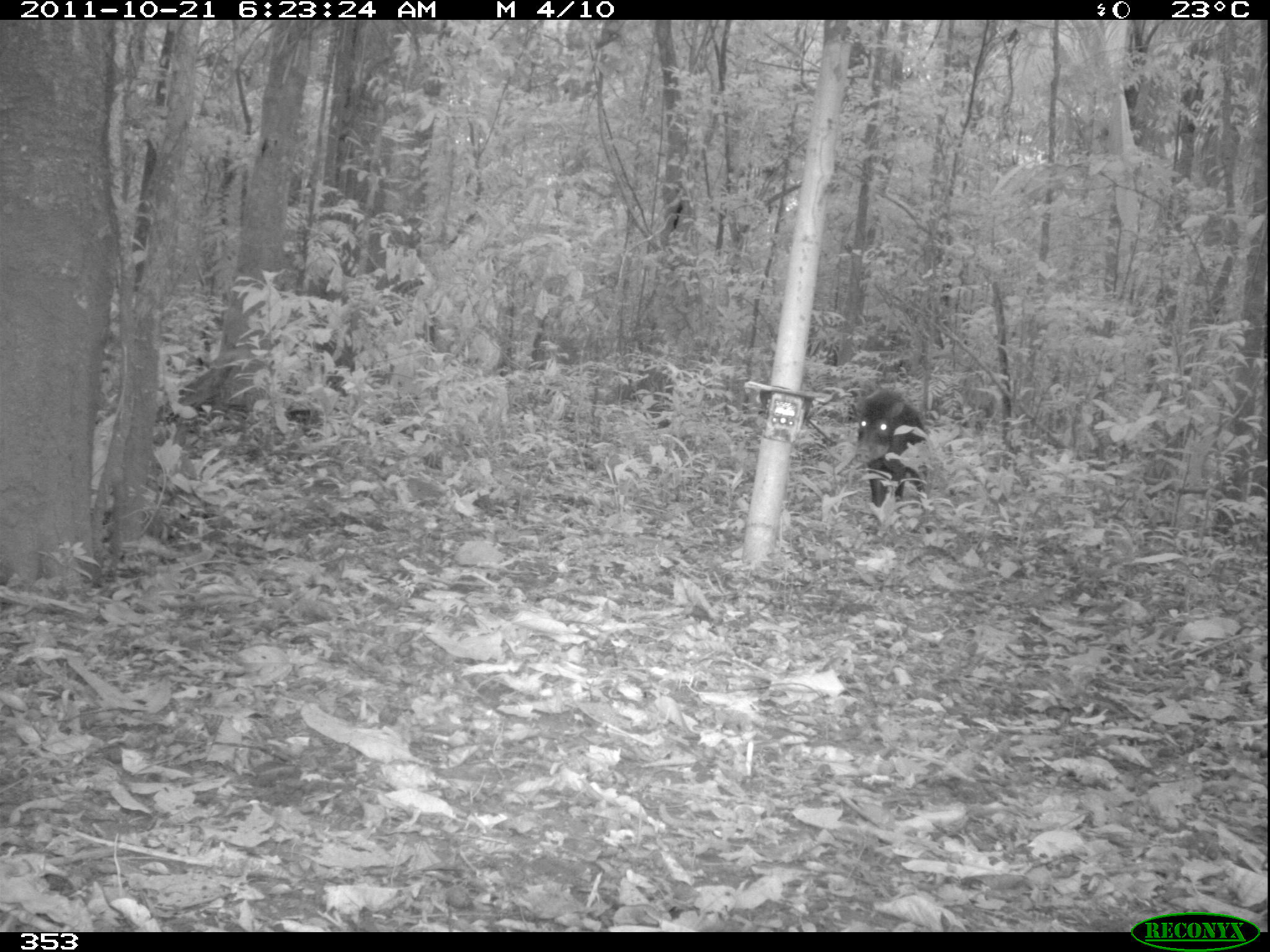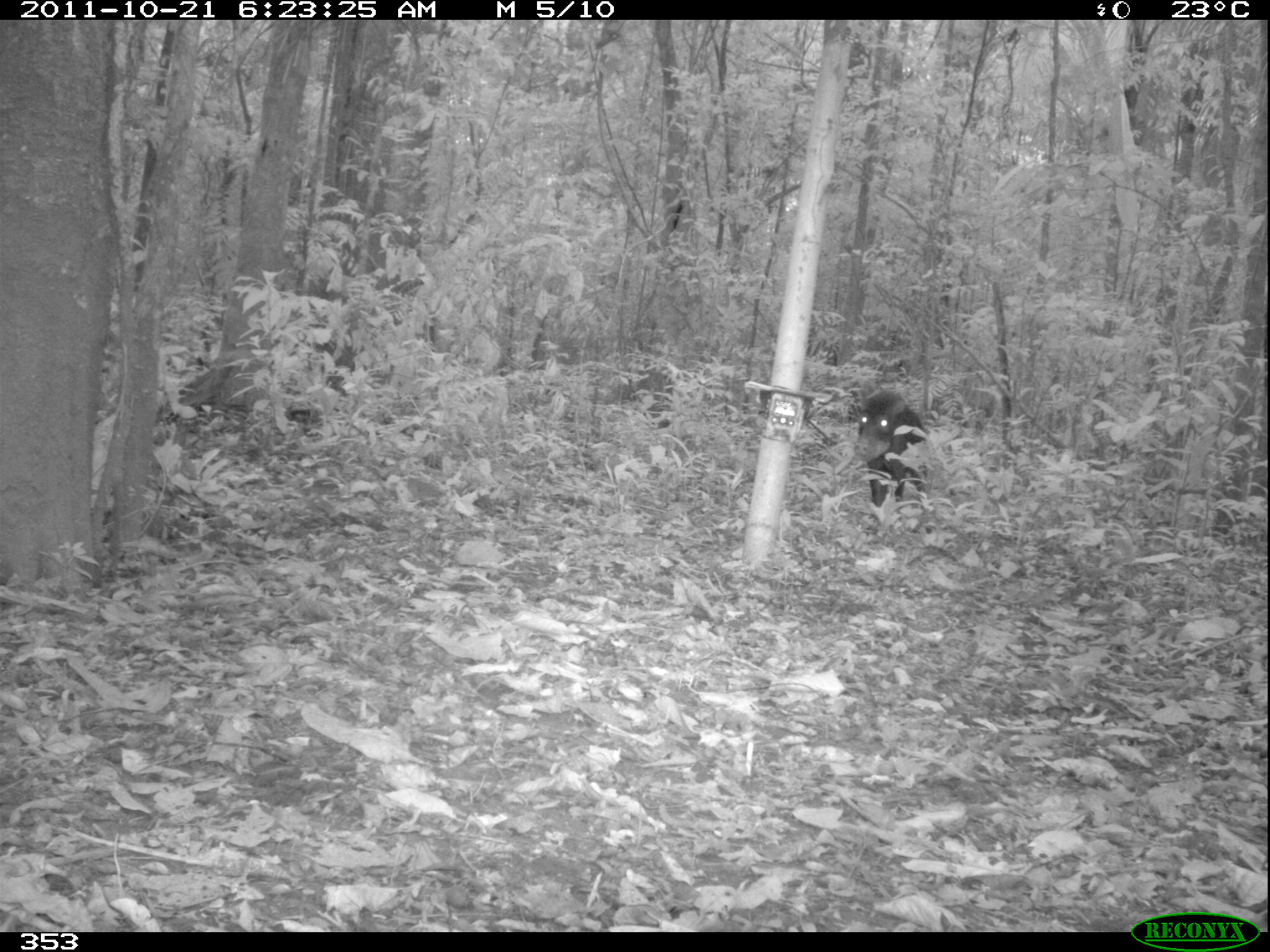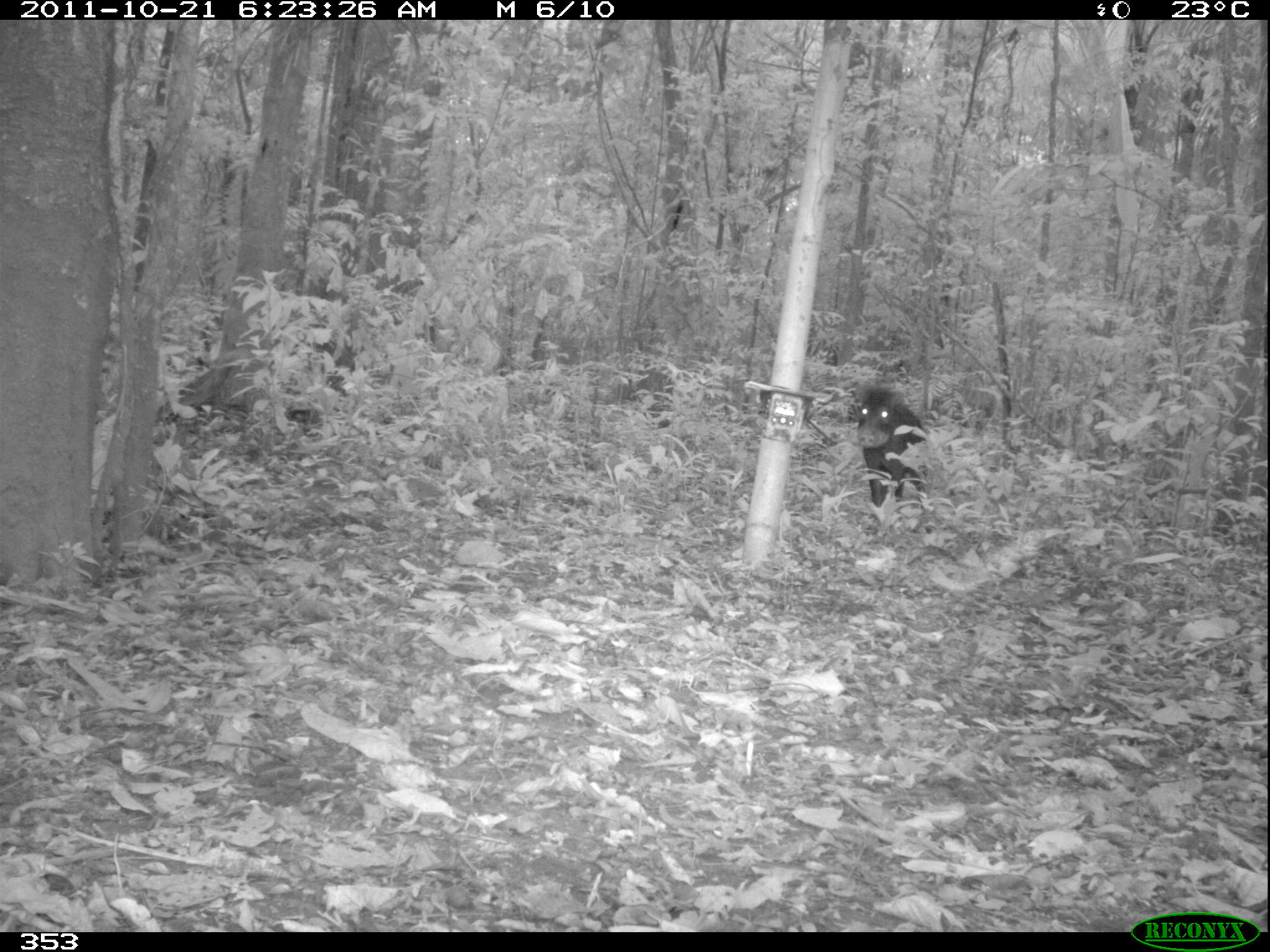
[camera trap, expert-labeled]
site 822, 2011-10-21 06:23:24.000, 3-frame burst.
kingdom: Animalia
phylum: Chordata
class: Mammalia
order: Artiodactyla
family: Tayassuidae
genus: Tayassu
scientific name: Tayassu pecari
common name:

──────

GOAL OF THE EXERCISE: A verbatim copy of the listing, with all pictures removed, is required.

RESPONSE BOX:
[camera trap, expert-labeled]
site 822, 2011-10-21 06:23:24.000, 3-frame burst.
kingdom: Animalia
phylum: Chordata
class: Mammalia
order: Artiodactyla
family: Tayassuidae
genus: Tayassu
scientific name: Tayassu pecari
common name:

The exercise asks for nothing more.